I give up. I can't do it. I can't. And I hate myself for it. I just don't have the time to do it. Or may be I don't think its important enough for me to do it. Or may be I don't have the balls or perseverance to do anything. Or may be I am loser. Or may be, I am a quitter. Isn't that why sgMS left me?
Irrespective. I can't do it. I am a loser.
Second year running, despite all the effort, intent and determination, I have failed to reduce my waist or my weight and I am going to lose a bet. Bet is not important. Important is that I can't do a shitty thing like losing weight. Especially when for a large part of the year I had nothing else to do. Fucking kept procrastinating. And here I am. Fat, old, unhealthy, lethargic all the time.
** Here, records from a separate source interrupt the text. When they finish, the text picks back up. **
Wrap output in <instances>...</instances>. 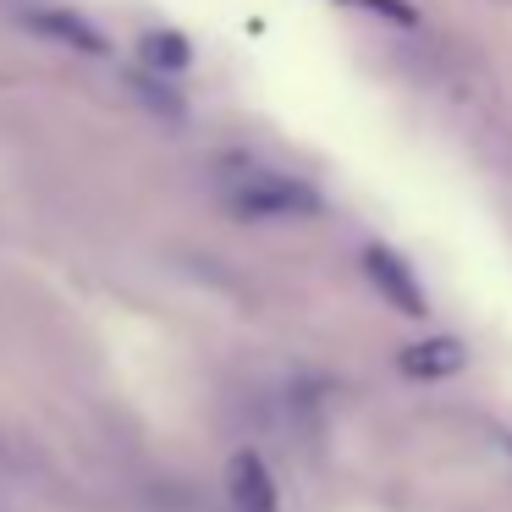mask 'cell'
<instances>
[{
  "mask_svg": "<svg viewBox=\"0 0 512 512\" xmlns=\"http://www.w3.org/2000/svg\"><path fill=\"white\" fill-rule=\"evenodd\" d=\"M364 276L375 281V292L386 303H397L402 314H413V320H424L430 314V303H424V292H419V281H413V270L402 265L391 248H364Z\"/></svg>",
  "mask_w": 512,
  "mask_h": 512,
  "instance_id": "2",
  "label": "cell"
},
{
  "mask_svg": "<svg viewBox=\"0 0 512 512\" xmlns=\"http://www.w3.org/2000/svg\"><path fill=\"white\" fill-rule=\"evenodd\" d=\"M402 369H408L413 380H441V375H457V369L468 364L463 342H452V336H424V342H408L397 358Z\"/></svg>",
  "mask_w": 512,
  "mask_h": 512,
  "instance_id": "3",
  "label": "cell"
},
{
  "mask_svg": "<svg viewBox=\"0 0 512 512\" xmlns=\"http://www.w3.org/2000/svg\"><path fill=\"white\" fill-rule=\"evenodd\" d=\"M138 56H144V67H155V72H188L193 67V45H188V34H177V28H149V34L138 39Z\"/></svg>",
  "mask_w": 512,
  "mask_h": 512,
  "instance_id": "6",
  "label": "cell"
},
{
  "mask_svg": "<svg viewBox=\"0 0 512 512\" xmlns=\"http://www.w3.org/2000/svg\"><path fill=\"white\" fill-rule=\"evenodd\" d=\"M226 485H232V507L237 512H276V479L265 474V463H259L254 452H237L232 457Z\"/></svg>",
  "mask_w": 512,
  "mask_h": 512,
  "instance_id": "4",
  "label": "cell"
},
{
  "mask_svg": "<svg viewBox=\"0 0 512 512\" xmlns=\"http://www.w3.org/2000/svg\"><path fill=\"white\" fill-rule=\"evenodd\" d=\"M28 28H34V34H45V39H56V45L83 50V56H105V50H111L100 28H89L78 12H28Z\"/></svg>",
  "mask_w": 512,
  "mask_h": 512,
  "instance_id": "5",
  "label": "cell"
},
{
  "mask_svg": "<svg viewBox=\"0 0 512 512\" xmlns=\"http://www.w3.org/2000/svg\"><path fill=\"white\" fill-rule=\"evenodd\" d=\"M232 210L237 215H320L325 199L320 188L298 177H248L243 188H232Z\"/></svg>",
  "mask_w": 512,
  "mask_h": 512,
  "instance_id": "1",
  "label": "cell"
}]
</instances>
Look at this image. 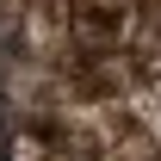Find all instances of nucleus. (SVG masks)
Segmentation results:
<instances>
[{"label":"nucleus","mask_w":161,"mask_h":161,"mask_svg":"<svg viewBox=\"0 0 161 161\" xmlns=\"http://www.w3.org/2000/svg\"><path fill=\"white\" fill-rule=\"evenodd\" d=\"M136 0H75V50L80 56H130Z\"/></svg>","instance_id":"f03ea898"},{"label":"nucleus","mask_w":161,"mask_h":161,"mask_svg":"<svg viewBox=\"0 0 161 161\" xmlns=\"http://www.w3.org/2000/svg\"><path fill=\"white\" fill-rule=\"evenodd\" d=\"M19 50L31 68H68L75 50V0H31L19 19Z\"/></svg>","instance_id":"f257e3e1"},{"label":"nucleus","mask_w":161,"mask_h":161,"mask_svg":"<svg viewBox=\"0 0 161 161\" xmlns=\"http://www.w3.org/2000/svg\"><path fill=\"white\" fill-rule=\"evenodd\" d=\"M6 161H87V155H80L50 118H25L19 130L6 136Z\"/></svg>","instance_id":"7ed1b4c3"},{"label":"nucleus","mask_w":161,"mask_h":161,"mask_svg":"<svg viewBox=\"0 0 161 161\" xmlns=\"http://www.w3.org/2000/svg\"><path fill=\"white\" fill-rule=\"evenodd\" d=\"M25 6H31V0H0V37H19V19H25Z\"/></svg>","instance_id":"39448f33"},{"label":"nucleus","mask_w":161,"mask_h":161,"mask_svg":"<svg viewBox=\"0 0 161 161\" xmlns=\"http://www.w3.org/2000/svg\"><path fill=\"white\" fill-rule=\"evenodd\" d=\"M130 105L142 112V124H149V136H155V149H161V93H136Z\"/></svg>","instance_id":"20e7f679"}]
</instances>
Of course now I have something to put the blame on. And yeah, that's what I am doing. Getting off easy by putting the blame on someone else. I am not owning upto my shit. I am merely putting the blame on someone else. My job. It keeps me busy and so I don't have any time to do anything. Guess this is what they mean when they say that it's tough to juggle a day job and a hobby on the sides. Hate the fact that I have to slog the entire day, sitting behind a desk to be able to make ends meet. Hate that I've given the control of my life to someone else, willingly, so easily. Guess this is what that Apple TVC from 1984 spoke of?
The world, is fucking unfair. Life, unfairer than that. I refuse to play thy game. I want out.